From rates of turnover and synthesis of 20:4n-6 for the entire group, the model predicted that an intake of 4.0 mg/kg/d of 20:4n-6 is needed to sustain the infant's plasma concentration. The percent conversion of 2H-20:3n-6 to 2H-20:4n-6 was significantly less than that of the 13C-labeled FA (from 13C-18:2n-6), however, between the two models there were no differences in the rate constant coefficients for transfer of isotope from 20:3n-6 to 20:4n-6 or disappearance of 20:4n-6. Nevertheless, dietary 20:3n-6 would have been approximately six times more effective toward synthesis of 20:4n-6 than 18:2n-6 and this might make it a desirable substrate in the formulation of some infant diets.
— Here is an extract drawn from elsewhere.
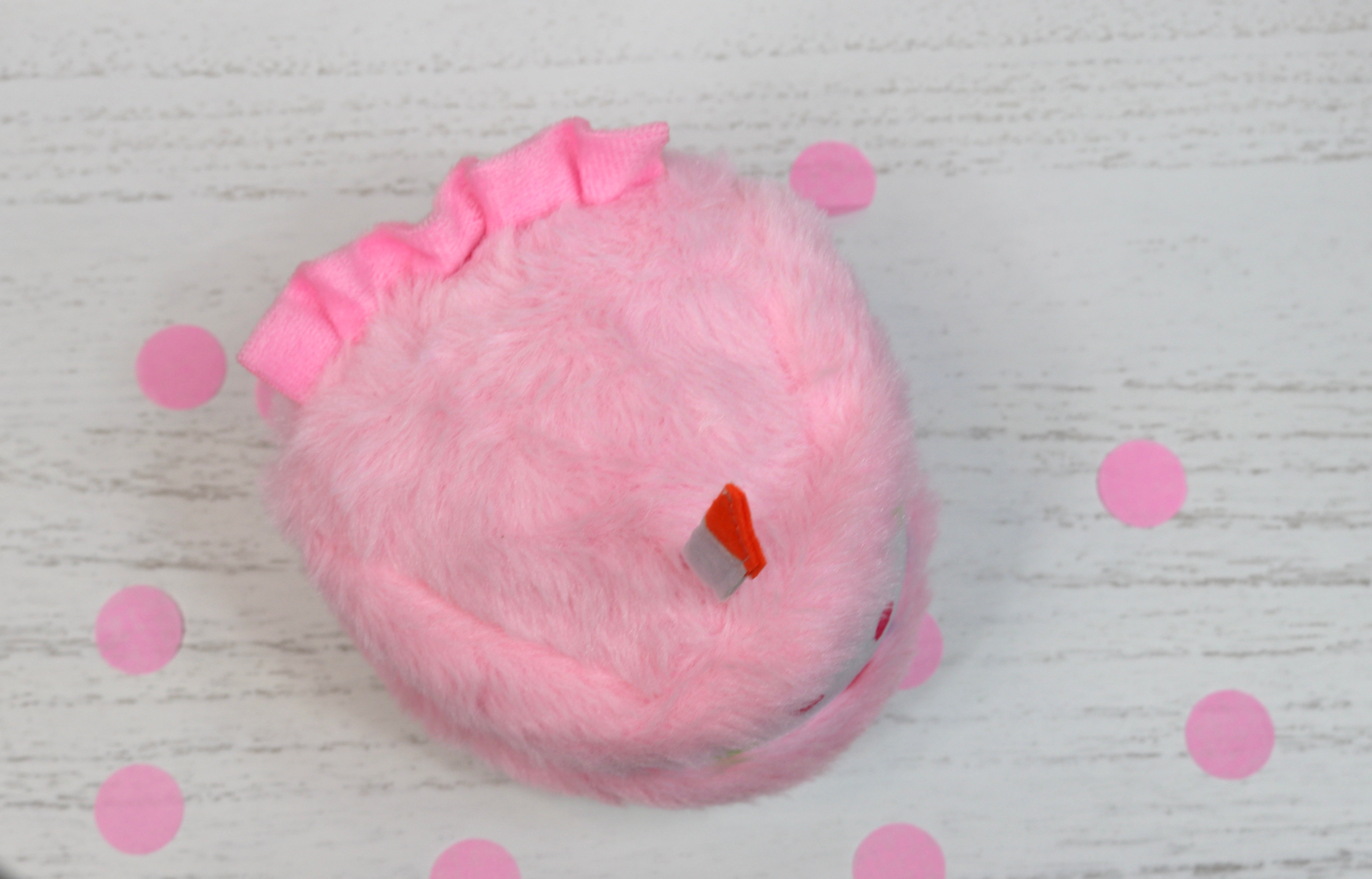 It's My Pawty Birthday Cake Slice Plush Toy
The differences in the proposed compartmental models for n-6 FA metabolism in either infants (14) or adults (24) and the present model necessitate several comments. All three studies used plasma isotope data to calculate in vivo kinetic rate constants. Although, values obtained for conversion of 18:2n-6 to 20:4n-6 were of a similar magnitude in the three studies (range, 0.3–2.7%), the percentage conversion in the present study is more than twice the highest values calculated in the previous infant study (1.1%). The present study predicted n-6 FA intake and turnover values consistent with plasma concentrations of each FA and the two previous analyses did not attempt to address this point in their analyses. This is significant since results from the present study form a basis on which to hypothesize the effects of feeding a particular infant formulation on maintenance of plasma FA homeostasis. The current study also evaluated flux of each n-6 FA as an independent metabolite as well as a specific portion of the pathway, a technique that is valuable when evaluating various components of an entire system. The study also had the unique capability of isolating and comparing values of intermediate steps, such as in the conversion of 20:3n-6 to 20:4n-6.
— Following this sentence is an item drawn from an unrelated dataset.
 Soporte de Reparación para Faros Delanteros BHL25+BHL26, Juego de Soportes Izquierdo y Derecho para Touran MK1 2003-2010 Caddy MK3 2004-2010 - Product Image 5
In conclusion, the high rate of turnover of 18:2n-6 observed here may reflect low intake volumes during the very early postnatal period and as infants become adequately adjusted to nursing with the increased availability of energy-rich lipids this value may decrease. The percent conversion values of 18:2n-6 to 20:4n-6 in the current model and those in 3-wk-old infants were of a similar magnitude. However, such rates of 20:4n-6 synthesis are incapable of sustaining plasma 20:4n-6 concentrations in nearly all of these subjects necessitating an intake of 4 mg/kg/d from either human milk or a supplement.